Quand on sait que le roman d'origine, Cellulaire, était loin d'être une réussite dans l’œuvre de Stephen King, et que le film est sorti deux ans après la fin du tournage, il ne fallait pas s'attendre à un miracle. Et pourtant, il y a des choses amusantes, comme John Cusack qui semble porter un bonnet ou chapeau parce qu'il n'a pas envie de se coiffer, Samuel Jackson qui semble être le seul à ne pas savoir que son personnage est homosexuel parce que ça crève les yeux, Isabelle Fuhrman (Esther en personne) qui joue peut-être la personne la plus touchante... On sent que le budget n'est pas fou, mais c'est assez généreux en morts-vivants, qui semblent doués d'une certaine conscience, et d'une critique sur l'utilisation forcenée du portable qui nous rendrait maboules.

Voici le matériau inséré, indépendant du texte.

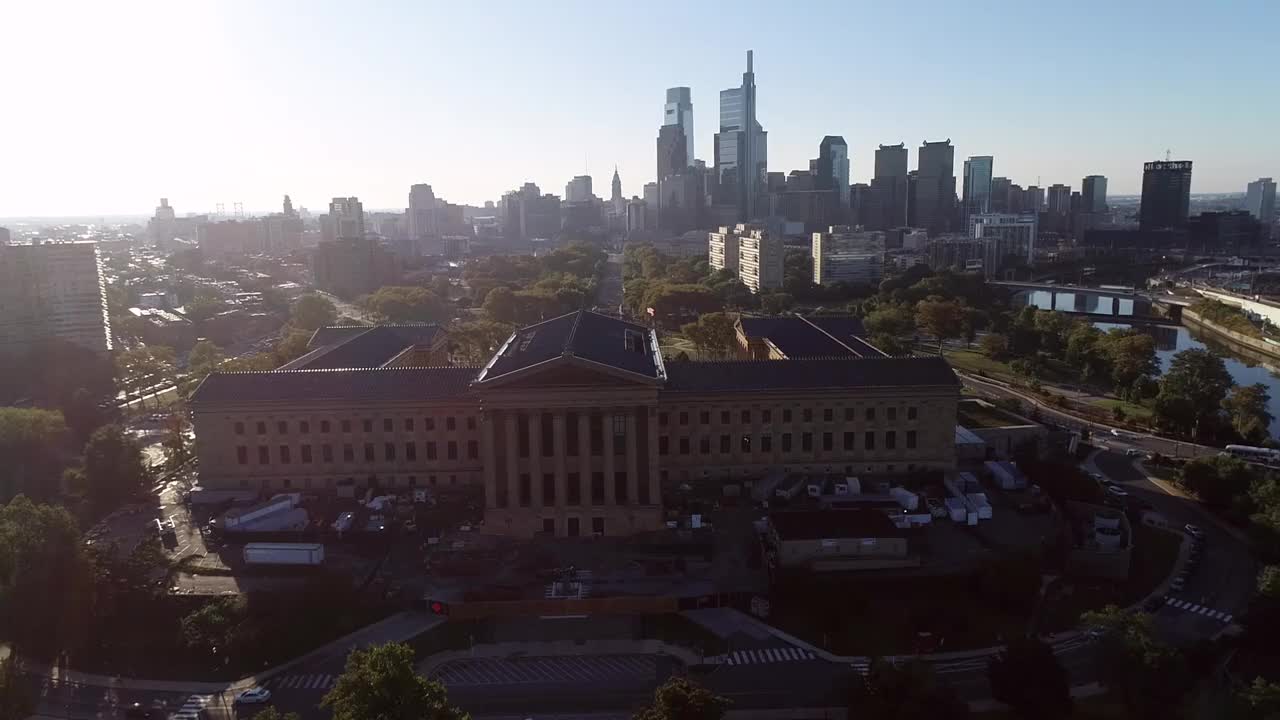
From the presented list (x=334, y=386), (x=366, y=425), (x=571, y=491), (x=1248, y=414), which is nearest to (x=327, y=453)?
(x=366, y=425)

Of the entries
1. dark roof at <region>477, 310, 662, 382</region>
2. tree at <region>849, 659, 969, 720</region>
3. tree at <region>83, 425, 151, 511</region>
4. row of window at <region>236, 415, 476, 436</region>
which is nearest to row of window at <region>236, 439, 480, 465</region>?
row of window at <region>236, 415, 476, 436</region>

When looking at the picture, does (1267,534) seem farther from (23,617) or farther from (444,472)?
(23,617)

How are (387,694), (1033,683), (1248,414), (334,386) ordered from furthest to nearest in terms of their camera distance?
1. (1248,414)
2. (334,386)
3. (1033,683)
4. (387,694)

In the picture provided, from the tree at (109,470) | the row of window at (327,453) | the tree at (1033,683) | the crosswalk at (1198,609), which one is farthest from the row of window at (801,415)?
the tree at (109,470)

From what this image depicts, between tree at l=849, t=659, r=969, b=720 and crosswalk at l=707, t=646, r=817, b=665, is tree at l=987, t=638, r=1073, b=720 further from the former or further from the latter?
crosswalk at l=707, t=646, r=817, b=665

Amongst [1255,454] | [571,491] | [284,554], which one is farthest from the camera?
[1255,454]

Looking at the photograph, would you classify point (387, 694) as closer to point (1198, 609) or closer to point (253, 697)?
point (253, 697)
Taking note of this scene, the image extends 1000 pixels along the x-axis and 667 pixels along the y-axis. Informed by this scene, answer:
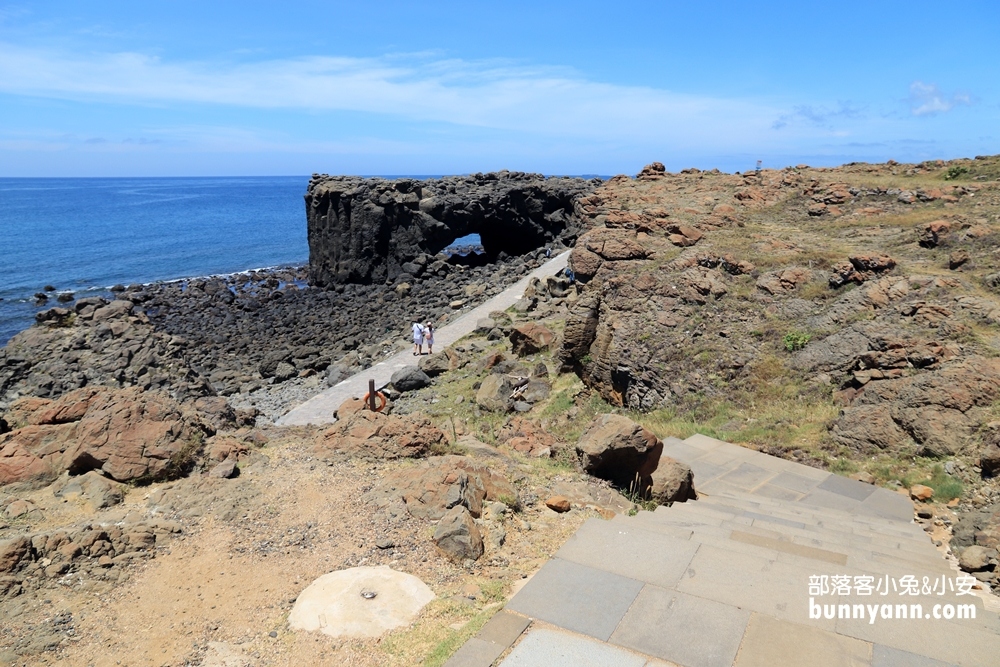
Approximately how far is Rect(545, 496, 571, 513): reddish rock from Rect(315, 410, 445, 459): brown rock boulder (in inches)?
87.9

On peut souligner les efforts du réalisateur Tod Williams à créer un décor post-apocalyptique à partir de pas-grand-chose, notamment avec la forte tonalité grise, mais c'est au prix d'un certain manque de rythme dans le scénario ainsi qu'une interprétation généralement assez peu inspirée.
Pour l'anecdote, Jackson et Cusack avaient déjà joués dans un autre film tiré de l'oeuvre de Stephen King, Chambre 1408, mais avec un tel sujet sur le portable démoniaque, ça reste vraiment faible.